Lumbar Discectomy

A lumbar discectomy is a surgical procedure your spine surgeon may recommend to remove a herniated disc that is causing back pain and/or leg pain, numbness or muscle weakness. This procedure may be done using minimally invasive spine surgery.

To relieve pressure on the spinal cord and/or nerve roots, your surgeon may suggest a decompressive surgical procedure called a discectomy. Depending on your condition and specific surgical goals, your surgeon may choose to perform this procedure using a minimally invasive approach.

Traditional, open spine surgery involves cutting or stripping the muscles from the spine. Minimally invasive spine surgery involves a small incision or incisions and muscle dilation, allowing the surgeon to separate the muscles surrounding the spine rather than cutting them.

A minimally invasive lumbar discectomy may be recommended if specific conditions are present. In general, spine surgery is recommended when a herniated disc is pressing into or pinching the spinal cord or the nerve root(s) and you are experiencing:

  • Leg pain that limits your normal daily activities
  • Weakness or numbness in your leg(s) or feet
  • Impaired bowel and/or bladder function

Minimally Invasive Surgery METRx®

The METRx® System is designed for use in minimally invasive surgery and may be used in the cervical or lumbar spine.

The METRx® System consists of a series of dilators and tubes designed to be used during minimally invasive surgery.

Minimally invasive spine surgery is different from traditional, open spine surgery in that the open approach involves making a long incision down the back, stripping large bands of muscle away from the spine and then retracting, or pulling to each side, the surrounding muscles so the surgeon can get a clear view of the vertebrae of the spine to be treated.

Minimally invasive spine surgery requires a small incision, muscle dilation and the use of microsurgical and image guided technologies to access, view and repair spinal deterioration or damage. Muscle dilation involves gently and gradually separating, rather than cutting and stripping the muscles that surround the spine.

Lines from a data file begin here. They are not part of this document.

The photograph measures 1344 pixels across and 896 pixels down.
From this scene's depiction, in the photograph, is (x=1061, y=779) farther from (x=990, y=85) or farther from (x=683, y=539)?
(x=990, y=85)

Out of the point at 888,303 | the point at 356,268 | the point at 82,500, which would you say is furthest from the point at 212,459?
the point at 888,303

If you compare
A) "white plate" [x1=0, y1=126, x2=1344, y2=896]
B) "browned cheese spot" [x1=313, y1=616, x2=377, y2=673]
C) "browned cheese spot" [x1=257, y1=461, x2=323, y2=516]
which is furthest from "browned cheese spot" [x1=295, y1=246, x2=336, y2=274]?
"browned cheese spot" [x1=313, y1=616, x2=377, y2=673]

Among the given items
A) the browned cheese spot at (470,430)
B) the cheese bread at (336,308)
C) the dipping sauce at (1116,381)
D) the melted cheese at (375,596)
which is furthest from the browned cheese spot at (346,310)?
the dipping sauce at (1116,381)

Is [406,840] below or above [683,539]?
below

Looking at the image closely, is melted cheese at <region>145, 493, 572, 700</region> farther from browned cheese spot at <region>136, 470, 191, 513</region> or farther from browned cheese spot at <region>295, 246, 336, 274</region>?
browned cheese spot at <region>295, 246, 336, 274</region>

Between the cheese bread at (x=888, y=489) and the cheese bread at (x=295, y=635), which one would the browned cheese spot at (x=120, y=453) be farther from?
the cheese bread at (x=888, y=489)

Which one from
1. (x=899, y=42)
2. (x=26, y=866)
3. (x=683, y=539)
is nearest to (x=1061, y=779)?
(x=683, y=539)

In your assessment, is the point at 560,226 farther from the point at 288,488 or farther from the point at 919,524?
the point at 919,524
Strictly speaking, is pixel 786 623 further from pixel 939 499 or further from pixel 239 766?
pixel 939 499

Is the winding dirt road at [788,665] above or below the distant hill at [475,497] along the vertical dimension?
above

To perform a minimally invasive procedure using the METRx® System, your surgeon will make a small (less than 1 inch) incision in the skin of your back over the vertebrae to be treated and then insert a series of progressively larger dilators, one around the other, to gradually separate the muscles and create a "tunnel" or portal through which the surgery may be performed.

Once the procedure is complete, your surgeon will remove the tube. The incision will be closed with a few stitches and covered with an adhesive bandage.


After Surgery

This minimally invasive procedure typically allows many patients to be discharged the same day of surgery; however, some patients will require a longer hospital stay. Many patients notice immediate improvement in some or all of their symptoms; other symptoms may improve more gradually.

A positive attitude, reasonable expectations and compliance with your doctor's post-surgery instructions may all contribute to a satisfactory outcome.